Salah Dabouz

EN SOLIDARITÉ AVEC LEUR COLLÈGUE SALAH DABOUZ : Gel de l’activité des robes noires aujourd’hui

Suite à l’arrestation de l’avocat et militant des droits de l’homme, Salah Dabouz, dimanche dernier à Alger, par les forces de l’ordre et son transfert, à la wilaya de Ghardaïa, suite à un mandat d’arrêt émis, à son encontre, par le procureur général du tribunal de Ghardaïa, dans le cadre d’une enquête en cours, l’Union nationale de l’ordre des avocats a appelé, hier, dans un communiqué rendu public, «à un gel de ses activités près des tribunaux au niveau national, aujourd’hui». Une action qui se veut en soutien à l’avocat Dabouz et également pour «dénoncer son arrestation arbitraire de la part des autorités » lit-on.

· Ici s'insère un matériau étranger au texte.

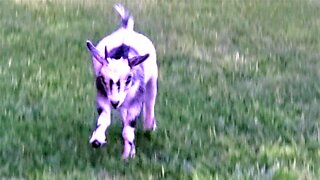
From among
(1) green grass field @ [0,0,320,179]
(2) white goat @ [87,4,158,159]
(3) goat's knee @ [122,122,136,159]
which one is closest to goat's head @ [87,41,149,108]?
(2) white goat @ [87,4,158,159]

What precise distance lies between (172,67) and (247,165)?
8.24 feet

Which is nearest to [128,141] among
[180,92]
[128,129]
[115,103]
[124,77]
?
[128,129]

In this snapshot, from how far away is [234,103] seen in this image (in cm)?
632

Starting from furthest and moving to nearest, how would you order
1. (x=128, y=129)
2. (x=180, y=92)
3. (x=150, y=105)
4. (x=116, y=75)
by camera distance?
(x=180, y=92), (x=150, y=105), (x=128, y=129), (x=116, y=75)

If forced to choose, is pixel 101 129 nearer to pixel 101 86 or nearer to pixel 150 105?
pixel 101 86

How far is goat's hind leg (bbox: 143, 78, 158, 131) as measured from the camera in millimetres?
5219

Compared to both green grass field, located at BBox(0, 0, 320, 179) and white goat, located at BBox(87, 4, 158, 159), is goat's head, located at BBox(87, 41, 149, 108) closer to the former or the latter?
white goat, located at BBox(87, 4, 158, 159)

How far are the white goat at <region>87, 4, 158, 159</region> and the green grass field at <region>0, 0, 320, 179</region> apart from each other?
254 millimetres

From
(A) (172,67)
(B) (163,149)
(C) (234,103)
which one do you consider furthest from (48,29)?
(B) (163,149)

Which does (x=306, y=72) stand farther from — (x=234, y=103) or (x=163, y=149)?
(x=163, y=149)

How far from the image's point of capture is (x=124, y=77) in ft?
14.9

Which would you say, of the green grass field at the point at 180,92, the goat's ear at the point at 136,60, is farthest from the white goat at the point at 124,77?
the green grass field at the point at 180,92

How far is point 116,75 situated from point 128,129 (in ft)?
1.58

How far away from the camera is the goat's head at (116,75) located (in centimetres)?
454
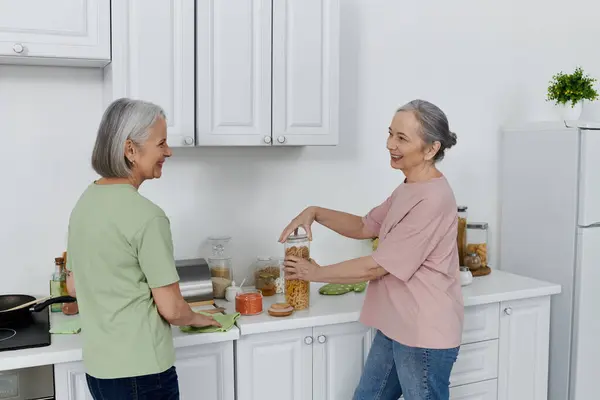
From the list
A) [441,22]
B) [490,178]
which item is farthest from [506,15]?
[490,178]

Selon l’organisation des robes noires, le mandat d’arrêt en question «est lié à d’anciennes affaires que l’avocat a défendu à Ghardaïa», assurant que «ce mandat d’arrêt est une grave atteinte à la Constitution et n’a aucun fondement réel ni juridictionnel». Pour avoir de plus amples informations, contacté, hier, maître Abdelghani Badi nous a indiqué que l’action de boycott aujourd’hui, lancé, hier, par l’Union nationale de l’ordre des avocats, concerne «les activités des Cours et des Tribunaux au niveau national pour la journée de demain (aujourd’hui :Ndlr)» sauf les rendez-vous et affaires, poursuit-il « déjà programmés qui ne seront pas concernés par le gel des activités». Aussi, l’ordre des avocats demeure réuni en session ouverte pour suivre l’ évolution de l’affaire de leur collègue, l’avocat Salah Dabouz, et notre interlocuteur n’a pas manqué de «dénoncer fermement tous les dépassements qui se sont déroulés avec l’avocat. » En réalité, nous explique-t-il, «Salah Dabouz est un avocat et on ne peut pas lui faire un mandat d’arrêt comme ça. Il y a des procédures qui devaient être faites au niveau de l’ organisation des avocats, et d’autres procédures, comme le stipule le code pénal» a-t-il précisé. Poursuivant, il dira que «cet homme n’est pas un criminel, pour qu’on lui fasse un mandat d’arrêt, ou encore pour le transférer d’Alger à Ghardaïa». Pour maître Badi, «s’il y a une chose contre cet avocat, on doit contacter l’Union nationale de l’ordre des avocats pour prendre les mesures et procédures nécessaires» a-t-il indiqué, avant d’ajouter «ou encore, on essaye de transmettre ce dossier aux avocats responsables pour le traitement de cette affaire» et ce, poursuit-il, «avant de passer à un ordre de mandat d’arrêt» a-t-il précisé. Pour Maître Badi, il s’agit là «d’un dépassement très flagrant», a-t-il dit, et de souligner que «je n’ai aucun commentaire à faire sur le contenu de cette affaire, vu qu’on ne possède ni ses détails, ni le dossier de cette affaire.» mais sur son arrestation, il est clair que celle-ci « est un dépassement et une violation de la loi», a-t-il  affirmée. Concluant que «l’organisation, dont l’avocat est affilié, doit être informée de tous les détails de l’affaire» et à elle, ajoute Maître Badi, «d’informer l’avocat accusé, avant d’entamer les procédures nécessaires» a-t-il expliqué.
Enfin, il convient de souligner, qu’à la fin de l’après midi de la journée d’hier, l’avocat Debbouz a été remis en liberté et mis sous contrôle judiciaire.